Also, make sure that they keep an eye on your heart. I spent two years telling the clinic and my consultant that I was unusually breathless, only to be told that I wasn't clearing my lungs properly.After 60 years of doing it myself!!! Finally my daughter insisted on an ECG etc. I have AF, Tachycardia and heart failure. Now that I am on the correct drugs life is fine (apart from the badly treated bronchiectasis).

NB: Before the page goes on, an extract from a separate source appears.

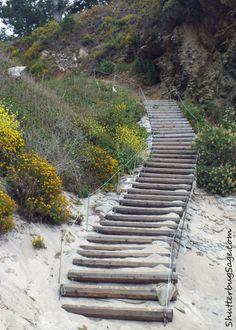 China Beach, Point Lobos, California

Again, good luck, keep your chin up
Actually my GP was more concerned about heart it seemed & he ordered Echogram, to see if have hypertension? It was all ok, altho I now know Inv Aspergullosis can cause damage to heart valves. So that was good of him. I was recently sweating far too much & not normal, armpits were ok, it was head & body & I had no appetite & lost 5 Kilo, but not so bad now cooled down. I already see everything Inv Asp can do, when researching into it & I ask my local chemist if I was over re acting about wanting to see my consultant ASAP & she said I am not over re acting & will end my life!! I do hope I have been referred by him to Prof Wilson, but have to wait for now. Thank you for yr reply & you are in much worse condition than I am, so make me feel selfish moaning about mine. So lovely to talk to you x
Hi Sandy, Really sorry to hear about all your problems. I have had problems with a consultant in the past. My answer was to ask my g.p. to get me a second opinion. This he did right away even discussing which hospital to go to and telling me which he knew to be very good. I saw new cons. within 2 weeks. I was fortunate to be able to pay £200.00 for a private consultation of an hour. He turned out excellent and said he would transfer me to NHS for future apps. You are entitled tons second opinion but I don't know how long waiting period on the NHS. Hope you get something sorted very quickly. Thinking of you barnowl
If my consultant has referred me to Prof Wilson @ Royal Brompton i will be happy, but cannot find out til next wk. So will be contacting hosp again then thru PALS of course, as they r very helpful. I was thinking of private second opinion as well, so see how it goes. Many thanks Sandy x
Hi Sandy, you have been given some great advice by Stillstanding and you need to URGENTLY insist on seeing the consultant. If he/she is too busy, they need to refer you as an URGENT PATIENT to another specialist who can treat you. Vfend is an antifungal medication and it's uses include the treatment of Invasive Aspergillosis. You need to let them know that you had to stop it due to serious side effects and you are sicker now. Good luck and let us know how you go. I wish you all the very bestxx
Hi, thank you, I have found people on here to be so kind & helpful & makes me feel less alone & I will keep in contact to say how things go or don,t go as is the case at the minute!
Sandy x
Hi Sandy, thanks - I just read your reply to Stillstanding. Good idea to ring PALS again and also ring secretary of consultant to get appt. If all else fails, ring the ambulance saying you feel very ill or something, so you get to see the consultant's team as they advised at A&E. By the sounds of things you need treatment URGENTLY. Best of luck darlxxx
Thank you so much, my replies are a bit long, I did not know you can all see them, so will try not to repeat myself so much. I was told by respiratory technician I need to be seen urgently on 2nd May but that got me nowhere either. My GP thinks I should have IV drugs as had re action to VFend? This not knowing is worst & fingers crossed. Not feeling too bad today, so going to shops . Sandy x
Have you been to nacpatients.org.uk
No I have'nt but I will look. It's so nice to have people understanding how I feel. My GP altho very nice, he has Dutch accent & softly spoken, so I have trouble hearing him at times. He never ask if I wanted to change consultant? I was ok with him my consultant til these past few months. I no longer live in London & bought my now address when my partner was Ill with cancer & only moved in after he died, so only know people to chat to in if we meet in car park, very lonely As my daughter lives in London, but I drive so pick her up to come stay & help when her little one not in school. Sorry, going on a bit, I will check out yr link. Many thanks Sandy
Hey! Don't be worried about "going on". This is the right place for it. A lot of folks here treat it as a drop in centre. 3 am is a lonely place and it often finds people having a chat. There a a lot of very welcoming and understanding people here.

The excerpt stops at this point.